## DATA TO PROCESS
──────────

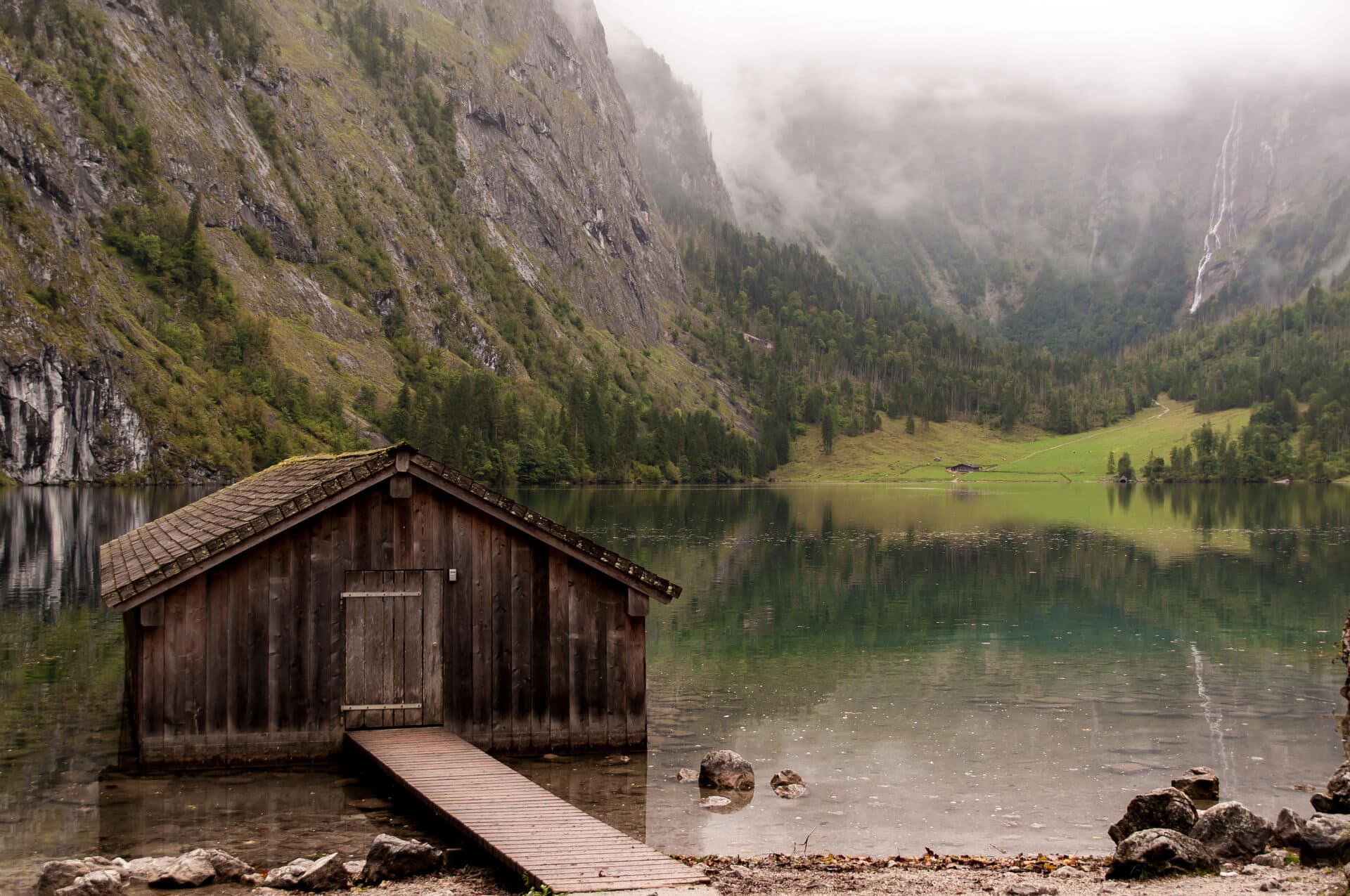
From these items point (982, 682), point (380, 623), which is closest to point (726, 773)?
point (380, 623)

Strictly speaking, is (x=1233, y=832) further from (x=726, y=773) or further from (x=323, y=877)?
(x=323, y=877)

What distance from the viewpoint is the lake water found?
68.1ft

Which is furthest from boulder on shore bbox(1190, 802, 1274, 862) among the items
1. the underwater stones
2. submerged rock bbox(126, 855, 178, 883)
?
submerged rock bbox(126, 855, 178, 883)

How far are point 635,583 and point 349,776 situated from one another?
660cm

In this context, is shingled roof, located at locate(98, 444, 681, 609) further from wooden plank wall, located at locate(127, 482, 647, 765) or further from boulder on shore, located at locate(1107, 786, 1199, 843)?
boulder on shore, located at locate(1107, 786, 1199, 843)

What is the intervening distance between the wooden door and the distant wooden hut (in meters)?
0.03

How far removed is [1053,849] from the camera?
19859 millimetres

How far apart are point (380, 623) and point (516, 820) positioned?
7051 millimetres

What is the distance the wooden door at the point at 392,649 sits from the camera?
2383cm

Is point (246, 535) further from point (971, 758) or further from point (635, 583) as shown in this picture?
point (971, 758)

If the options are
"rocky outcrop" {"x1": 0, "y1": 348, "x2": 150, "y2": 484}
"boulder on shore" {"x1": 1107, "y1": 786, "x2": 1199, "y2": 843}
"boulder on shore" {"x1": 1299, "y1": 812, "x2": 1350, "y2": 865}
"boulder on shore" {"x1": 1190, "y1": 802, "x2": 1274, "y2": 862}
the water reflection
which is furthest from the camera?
"rocky outcrop" {"x1": 0, "y1": 348, "x2": 150, "y2": 484}

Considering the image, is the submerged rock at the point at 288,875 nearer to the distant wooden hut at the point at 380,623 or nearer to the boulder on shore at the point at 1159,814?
the distant wooden hut at the point at 380,623

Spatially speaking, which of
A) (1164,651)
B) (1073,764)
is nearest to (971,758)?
(1073,764)

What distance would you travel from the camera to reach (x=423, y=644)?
24.2 meters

──────────

## WORK REQUIRED
Could you recast the rows from the line with "How far are" up to and including the line with "19859 millimetres" as a JSON list of strings, one string per line, with blank lines left out?

## ANSWER TO THIS TASK
[
  "How far are point 635,583 and point 349,776 situated from one another?",
  "660cm",
  "In this context, is shingled roof, located at locate(98, 444, 681, 609) further from wooden plank wall, located at locate(127, 482, 647, 765) or further from boulder on shore, located at locate(1107, 786, 1199, 843)?",
  "boulder on shore, located at locate(1107, 786, 1199, 843)",
  "What is the intervening distance between the wooden door and the distant wooden hut (in meters)?",
  "0.03",
  "How far removed is [1053,849] from the camera?",
  "19859 millimetres"
]